***** Supplied passage
What about people who received the J&J shot? A robust South African trial this month showed that this single shot was 71% effective against hospitalization and 96% against death from Delta. To me, this is a very good reason for J&J recipients to have a single dose of an mRNA shot (Pfizer or Moderna), and I’d be surprised if the FDA and CDC don’t authorize that soon.
In the meantime, recall that the best way to prevent severe disease — and the best way to contain the virus on a population level — is to get the primary vaccine series. The best way to protect unvaccinated kids is to surround them with vaccinated people. (See here for a more nuanced discussion about kids on Al-Jazeera with my co-panelists, both hospital-based pediatric specialists.)
A breakthrough infection that causes a cold or three days in bed is not — in and of itself — proof of vaccine failure. Nor does the normal waning of antibody levels after an infection or vaccination necessarily equate to waning immunity. But wouldn’t a third dose top up antibody levels and likely be safe? Probably yes! And couldn’t a booster shot help prevent mild or moderate symptoms in everyone? Maybe!
But the real question is this: is a third dose necessary? (A book I'd love to write some day would be entitled, Just Because We Can, Doesn't Mean We Should.)
Let’s remember that after we are vaccinated or infected with COVID, our immune systems are poised to make fresh batches of antibodies should we get (re)exposed to coronavirus — and our T cells do much of the heavy lifting to prevent us from severe disease. I will say this again: the normal waning of antibody levels after vaccination or infection is not synonymous with dropping vaccine effectiveness. Vaccine effectiveness does NOT drop off a cliff at eight months.
(Here is a great “explainer” about our immune system and boosters by infectious disease and ICU doctor Amesh Adalja, MD.)
Big picture: a dip in vaccine effectiveness against infections that don’t land people in the hospital isn’t necessarily a reason for policy-makers to boost the whole country. But drops in vaccine effectiveness against the primary endpoints of death and hospitalization would.
It would be impossible for the CDC to understand the complexities of our individual medical conditions, living situations, workplace exposures, community transmission and immune status — all of which inform our chances of getting sick — which is why I hope the CDC dispenses nuanced advice to make sure we protect our most vulnerable populations first.
**********
***** Material shown
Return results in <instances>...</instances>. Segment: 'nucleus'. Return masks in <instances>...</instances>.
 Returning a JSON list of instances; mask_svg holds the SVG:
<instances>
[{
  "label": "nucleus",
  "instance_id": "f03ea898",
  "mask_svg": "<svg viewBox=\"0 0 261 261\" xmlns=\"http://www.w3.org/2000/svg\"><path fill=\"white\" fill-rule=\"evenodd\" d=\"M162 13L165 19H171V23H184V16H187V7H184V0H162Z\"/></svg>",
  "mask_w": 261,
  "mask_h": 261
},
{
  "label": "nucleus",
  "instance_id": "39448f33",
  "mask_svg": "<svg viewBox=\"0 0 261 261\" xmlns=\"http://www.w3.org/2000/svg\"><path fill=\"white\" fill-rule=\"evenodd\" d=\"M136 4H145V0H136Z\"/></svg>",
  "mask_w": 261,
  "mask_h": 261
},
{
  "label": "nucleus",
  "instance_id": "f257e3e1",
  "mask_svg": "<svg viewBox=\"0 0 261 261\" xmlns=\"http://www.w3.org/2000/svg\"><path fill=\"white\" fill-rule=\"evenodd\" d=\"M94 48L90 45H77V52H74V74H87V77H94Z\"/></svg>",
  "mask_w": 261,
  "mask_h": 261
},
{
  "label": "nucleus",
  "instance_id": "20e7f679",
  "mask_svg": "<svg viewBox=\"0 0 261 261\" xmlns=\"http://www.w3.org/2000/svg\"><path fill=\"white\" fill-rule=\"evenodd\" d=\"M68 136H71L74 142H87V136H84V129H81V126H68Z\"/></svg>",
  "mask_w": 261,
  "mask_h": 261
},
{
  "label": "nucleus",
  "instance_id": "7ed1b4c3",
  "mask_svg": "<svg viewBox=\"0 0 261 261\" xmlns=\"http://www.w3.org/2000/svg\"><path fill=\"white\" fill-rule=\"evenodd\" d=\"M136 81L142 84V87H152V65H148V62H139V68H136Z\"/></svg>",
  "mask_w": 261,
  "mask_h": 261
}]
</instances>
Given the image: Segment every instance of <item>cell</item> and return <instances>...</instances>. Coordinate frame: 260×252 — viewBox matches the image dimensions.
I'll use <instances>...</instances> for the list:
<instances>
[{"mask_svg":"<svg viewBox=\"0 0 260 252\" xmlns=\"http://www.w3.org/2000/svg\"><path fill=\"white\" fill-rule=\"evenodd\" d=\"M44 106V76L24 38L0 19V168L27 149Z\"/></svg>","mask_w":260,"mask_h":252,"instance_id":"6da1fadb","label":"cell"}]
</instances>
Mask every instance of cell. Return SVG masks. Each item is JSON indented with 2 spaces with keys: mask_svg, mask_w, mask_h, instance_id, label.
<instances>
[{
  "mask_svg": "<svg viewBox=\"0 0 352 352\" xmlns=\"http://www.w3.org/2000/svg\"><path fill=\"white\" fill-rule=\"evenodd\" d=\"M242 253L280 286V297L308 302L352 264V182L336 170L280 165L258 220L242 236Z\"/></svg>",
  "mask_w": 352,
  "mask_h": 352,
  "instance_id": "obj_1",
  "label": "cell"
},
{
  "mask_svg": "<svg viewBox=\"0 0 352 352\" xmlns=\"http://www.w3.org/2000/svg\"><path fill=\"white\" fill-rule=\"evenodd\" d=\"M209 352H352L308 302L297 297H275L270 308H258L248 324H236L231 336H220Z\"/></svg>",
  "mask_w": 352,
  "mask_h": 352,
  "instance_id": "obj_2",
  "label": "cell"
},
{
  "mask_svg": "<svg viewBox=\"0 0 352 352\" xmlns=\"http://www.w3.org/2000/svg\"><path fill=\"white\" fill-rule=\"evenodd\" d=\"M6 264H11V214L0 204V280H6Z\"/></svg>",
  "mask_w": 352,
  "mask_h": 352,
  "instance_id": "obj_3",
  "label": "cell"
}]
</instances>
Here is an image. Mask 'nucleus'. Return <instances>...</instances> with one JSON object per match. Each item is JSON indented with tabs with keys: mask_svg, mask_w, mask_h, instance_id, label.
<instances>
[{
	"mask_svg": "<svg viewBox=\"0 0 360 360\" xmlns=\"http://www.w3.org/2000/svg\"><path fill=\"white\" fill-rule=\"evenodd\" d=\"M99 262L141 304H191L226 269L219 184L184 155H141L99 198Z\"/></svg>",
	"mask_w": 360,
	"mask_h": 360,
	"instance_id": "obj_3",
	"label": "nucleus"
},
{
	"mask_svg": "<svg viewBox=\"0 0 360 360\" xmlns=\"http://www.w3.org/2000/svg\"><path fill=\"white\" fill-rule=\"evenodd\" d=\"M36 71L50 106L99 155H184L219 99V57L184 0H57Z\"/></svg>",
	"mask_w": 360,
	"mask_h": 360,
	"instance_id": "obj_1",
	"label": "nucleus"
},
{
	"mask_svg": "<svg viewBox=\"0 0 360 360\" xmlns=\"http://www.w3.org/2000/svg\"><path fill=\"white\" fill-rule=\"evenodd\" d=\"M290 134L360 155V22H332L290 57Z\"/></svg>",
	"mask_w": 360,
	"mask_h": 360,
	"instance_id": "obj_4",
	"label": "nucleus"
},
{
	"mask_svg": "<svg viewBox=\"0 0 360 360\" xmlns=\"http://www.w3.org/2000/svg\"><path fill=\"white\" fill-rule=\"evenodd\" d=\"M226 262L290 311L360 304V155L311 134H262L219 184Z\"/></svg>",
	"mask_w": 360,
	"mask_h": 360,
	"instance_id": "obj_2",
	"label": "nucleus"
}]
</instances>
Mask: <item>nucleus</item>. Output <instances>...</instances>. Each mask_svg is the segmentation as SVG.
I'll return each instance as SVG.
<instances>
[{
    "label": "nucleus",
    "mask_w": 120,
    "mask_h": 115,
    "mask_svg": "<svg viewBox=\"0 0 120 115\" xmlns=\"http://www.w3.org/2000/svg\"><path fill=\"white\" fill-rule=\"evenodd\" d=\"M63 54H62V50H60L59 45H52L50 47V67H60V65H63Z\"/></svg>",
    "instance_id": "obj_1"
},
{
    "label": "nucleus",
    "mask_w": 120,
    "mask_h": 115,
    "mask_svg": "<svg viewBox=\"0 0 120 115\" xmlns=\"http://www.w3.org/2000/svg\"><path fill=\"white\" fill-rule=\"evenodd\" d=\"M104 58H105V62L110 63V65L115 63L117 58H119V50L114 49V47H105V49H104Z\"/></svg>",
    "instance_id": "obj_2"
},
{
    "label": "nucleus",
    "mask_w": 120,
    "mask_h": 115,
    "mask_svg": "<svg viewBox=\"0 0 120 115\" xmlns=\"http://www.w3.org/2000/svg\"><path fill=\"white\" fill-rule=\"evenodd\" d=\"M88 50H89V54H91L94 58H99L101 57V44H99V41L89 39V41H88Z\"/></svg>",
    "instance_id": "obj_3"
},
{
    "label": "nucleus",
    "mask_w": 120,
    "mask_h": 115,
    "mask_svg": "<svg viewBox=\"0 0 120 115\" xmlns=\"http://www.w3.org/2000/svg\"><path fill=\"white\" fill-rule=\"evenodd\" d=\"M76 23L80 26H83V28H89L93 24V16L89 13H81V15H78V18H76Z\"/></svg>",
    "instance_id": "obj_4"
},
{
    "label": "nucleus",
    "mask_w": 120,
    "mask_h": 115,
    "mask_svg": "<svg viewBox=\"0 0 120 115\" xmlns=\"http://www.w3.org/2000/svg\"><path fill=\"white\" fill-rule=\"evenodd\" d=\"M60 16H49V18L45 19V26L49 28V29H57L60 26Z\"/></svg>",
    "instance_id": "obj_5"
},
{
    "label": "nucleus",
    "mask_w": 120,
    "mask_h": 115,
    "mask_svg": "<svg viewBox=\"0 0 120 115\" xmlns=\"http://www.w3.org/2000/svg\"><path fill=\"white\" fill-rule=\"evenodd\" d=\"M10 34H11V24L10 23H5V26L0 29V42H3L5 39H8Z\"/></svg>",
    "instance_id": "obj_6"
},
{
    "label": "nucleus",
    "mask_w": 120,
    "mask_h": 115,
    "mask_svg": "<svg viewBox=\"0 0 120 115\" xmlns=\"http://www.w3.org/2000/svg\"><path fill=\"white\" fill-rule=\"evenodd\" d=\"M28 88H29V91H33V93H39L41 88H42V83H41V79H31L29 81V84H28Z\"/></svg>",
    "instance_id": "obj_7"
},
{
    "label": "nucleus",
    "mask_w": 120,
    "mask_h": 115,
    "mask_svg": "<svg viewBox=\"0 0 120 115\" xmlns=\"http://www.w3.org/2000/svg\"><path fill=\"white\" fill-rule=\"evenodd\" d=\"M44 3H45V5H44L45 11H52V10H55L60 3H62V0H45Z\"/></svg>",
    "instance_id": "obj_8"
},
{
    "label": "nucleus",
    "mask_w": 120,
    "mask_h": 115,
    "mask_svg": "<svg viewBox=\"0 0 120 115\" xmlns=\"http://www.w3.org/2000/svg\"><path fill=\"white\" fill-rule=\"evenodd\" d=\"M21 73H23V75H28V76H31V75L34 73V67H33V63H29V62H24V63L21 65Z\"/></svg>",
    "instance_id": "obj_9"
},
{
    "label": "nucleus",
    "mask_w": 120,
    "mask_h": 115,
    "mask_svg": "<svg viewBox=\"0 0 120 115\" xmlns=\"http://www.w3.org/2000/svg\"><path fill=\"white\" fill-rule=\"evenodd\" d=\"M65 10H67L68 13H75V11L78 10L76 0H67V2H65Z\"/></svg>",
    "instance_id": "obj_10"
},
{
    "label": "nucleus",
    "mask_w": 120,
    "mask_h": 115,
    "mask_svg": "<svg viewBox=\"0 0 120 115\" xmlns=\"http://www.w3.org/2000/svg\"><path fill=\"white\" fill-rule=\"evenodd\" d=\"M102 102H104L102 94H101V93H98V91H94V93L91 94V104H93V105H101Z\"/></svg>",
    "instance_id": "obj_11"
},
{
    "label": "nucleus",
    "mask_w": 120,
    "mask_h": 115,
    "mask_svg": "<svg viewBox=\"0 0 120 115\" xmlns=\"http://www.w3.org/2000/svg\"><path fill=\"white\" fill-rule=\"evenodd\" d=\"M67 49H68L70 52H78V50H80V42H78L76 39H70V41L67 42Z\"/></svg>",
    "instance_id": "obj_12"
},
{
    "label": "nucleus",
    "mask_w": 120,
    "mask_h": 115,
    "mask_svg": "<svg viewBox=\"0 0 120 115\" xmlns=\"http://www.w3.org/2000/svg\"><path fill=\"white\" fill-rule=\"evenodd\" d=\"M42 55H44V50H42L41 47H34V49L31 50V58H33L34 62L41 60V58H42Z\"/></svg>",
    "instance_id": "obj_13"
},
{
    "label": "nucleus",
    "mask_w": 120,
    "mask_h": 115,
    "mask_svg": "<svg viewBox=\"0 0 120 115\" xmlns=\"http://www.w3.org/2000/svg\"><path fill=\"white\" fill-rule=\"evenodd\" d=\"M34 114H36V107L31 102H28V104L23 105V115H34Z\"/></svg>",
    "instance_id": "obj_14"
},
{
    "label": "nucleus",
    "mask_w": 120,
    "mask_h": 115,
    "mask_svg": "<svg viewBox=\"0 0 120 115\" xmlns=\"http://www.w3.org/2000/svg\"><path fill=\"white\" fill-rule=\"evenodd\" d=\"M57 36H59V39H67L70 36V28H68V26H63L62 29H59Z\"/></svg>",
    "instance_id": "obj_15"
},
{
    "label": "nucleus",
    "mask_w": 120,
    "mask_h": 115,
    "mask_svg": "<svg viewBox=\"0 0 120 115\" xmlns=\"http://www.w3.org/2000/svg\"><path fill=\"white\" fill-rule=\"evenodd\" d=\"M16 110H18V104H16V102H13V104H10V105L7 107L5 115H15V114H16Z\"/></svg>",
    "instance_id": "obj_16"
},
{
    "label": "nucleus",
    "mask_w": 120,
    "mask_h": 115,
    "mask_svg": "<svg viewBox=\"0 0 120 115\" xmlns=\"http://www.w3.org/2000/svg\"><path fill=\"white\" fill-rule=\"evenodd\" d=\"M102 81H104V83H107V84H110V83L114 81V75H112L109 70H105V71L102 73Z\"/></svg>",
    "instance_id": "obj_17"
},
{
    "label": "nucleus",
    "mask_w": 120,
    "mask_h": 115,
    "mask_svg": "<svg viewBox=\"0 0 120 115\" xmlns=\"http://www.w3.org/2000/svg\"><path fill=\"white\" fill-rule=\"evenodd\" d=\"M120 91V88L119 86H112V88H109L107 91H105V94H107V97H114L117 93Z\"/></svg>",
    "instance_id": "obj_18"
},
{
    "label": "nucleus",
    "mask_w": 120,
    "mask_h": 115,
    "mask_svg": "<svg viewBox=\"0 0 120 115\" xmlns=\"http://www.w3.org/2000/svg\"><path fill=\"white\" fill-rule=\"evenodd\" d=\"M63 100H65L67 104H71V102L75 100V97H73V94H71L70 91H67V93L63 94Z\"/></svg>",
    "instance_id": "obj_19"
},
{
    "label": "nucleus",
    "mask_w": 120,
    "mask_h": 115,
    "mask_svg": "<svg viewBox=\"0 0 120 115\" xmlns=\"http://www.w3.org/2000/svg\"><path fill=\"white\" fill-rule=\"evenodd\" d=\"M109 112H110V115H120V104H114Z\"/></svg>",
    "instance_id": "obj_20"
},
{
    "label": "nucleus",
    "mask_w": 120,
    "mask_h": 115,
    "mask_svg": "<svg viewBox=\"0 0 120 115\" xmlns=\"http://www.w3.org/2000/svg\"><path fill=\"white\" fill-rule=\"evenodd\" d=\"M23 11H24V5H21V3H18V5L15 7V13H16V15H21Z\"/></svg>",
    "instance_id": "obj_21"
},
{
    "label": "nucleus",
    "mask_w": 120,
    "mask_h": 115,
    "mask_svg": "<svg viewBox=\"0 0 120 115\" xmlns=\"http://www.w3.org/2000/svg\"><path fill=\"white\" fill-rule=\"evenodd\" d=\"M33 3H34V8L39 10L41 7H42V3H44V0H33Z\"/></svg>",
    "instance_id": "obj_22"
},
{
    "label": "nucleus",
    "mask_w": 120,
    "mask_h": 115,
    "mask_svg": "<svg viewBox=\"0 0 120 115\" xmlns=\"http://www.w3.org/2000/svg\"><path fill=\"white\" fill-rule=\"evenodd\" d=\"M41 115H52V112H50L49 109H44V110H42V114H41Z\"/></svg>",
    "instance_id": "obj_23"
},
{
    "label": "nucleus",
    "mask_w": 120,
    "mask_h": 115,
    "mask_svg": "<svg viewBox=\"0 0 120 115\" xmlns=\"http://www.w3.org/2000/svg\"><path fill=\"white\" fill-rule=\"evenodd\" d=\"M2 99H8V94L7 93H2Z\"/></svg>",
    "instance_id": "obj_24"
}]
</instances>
**********
» Instructions for the task: Continue the passage on COVID-19 booster shots, starting after its last sentence. None of the lines above has any bearing on the work here.

» Reply to the exercise:
What about mixing and matching vaccines? Studies out of the UK suggest the mix-and-match approach actually triggers a stronger immune response than two doses of the same vaccine. In Germany too, patients have been receiving the mixing vaccine types without any major safety issues. In short, I have no problem with a patient who had the initial Pfizer series get a booster with Moderna — or vice versa.
A final word about the vaccines and boosters. It’s critical to manage our expectations about what vaccines can and cannot do. As you know, this virus isn’t going away. Population immunity (through vaccination and natural infection) will help contain it, limiting ongoing death and destruction. But eliminating COVID altogether simply isn’t possible. The virus will become endemic, just like the four other common coronaviruses known to cause the common cold.
This is not to say we shouldn’t do everything we possibly can — using scientific evidence as our guide — to stomp out COVID-19. It’s also not to say that death is the only outcome we care about in medicine. As someone whose career is founded on preventing and managing chronic illness, I’ll sing this tune from the hilltops: Preventing death is important, but quality of life matters, too! It's that we cannot expect a COVID-free future. However with highly effective vaccines and broad population immunity, we will continue to turn coronavirus into its wimpier cousin and begin to reclaim some semblance of normalcy, however that may look.
For now, I will continue to guide my patients one at a time, recommend boosters to people who need them, and help you decode more data as it emerges. The pandemic keeps all of us on our toes. As always, I will keep you posted! (Here’s me today on WJLA Channel 7 attempting to do just that.)
I will see you next week. Until then, be well.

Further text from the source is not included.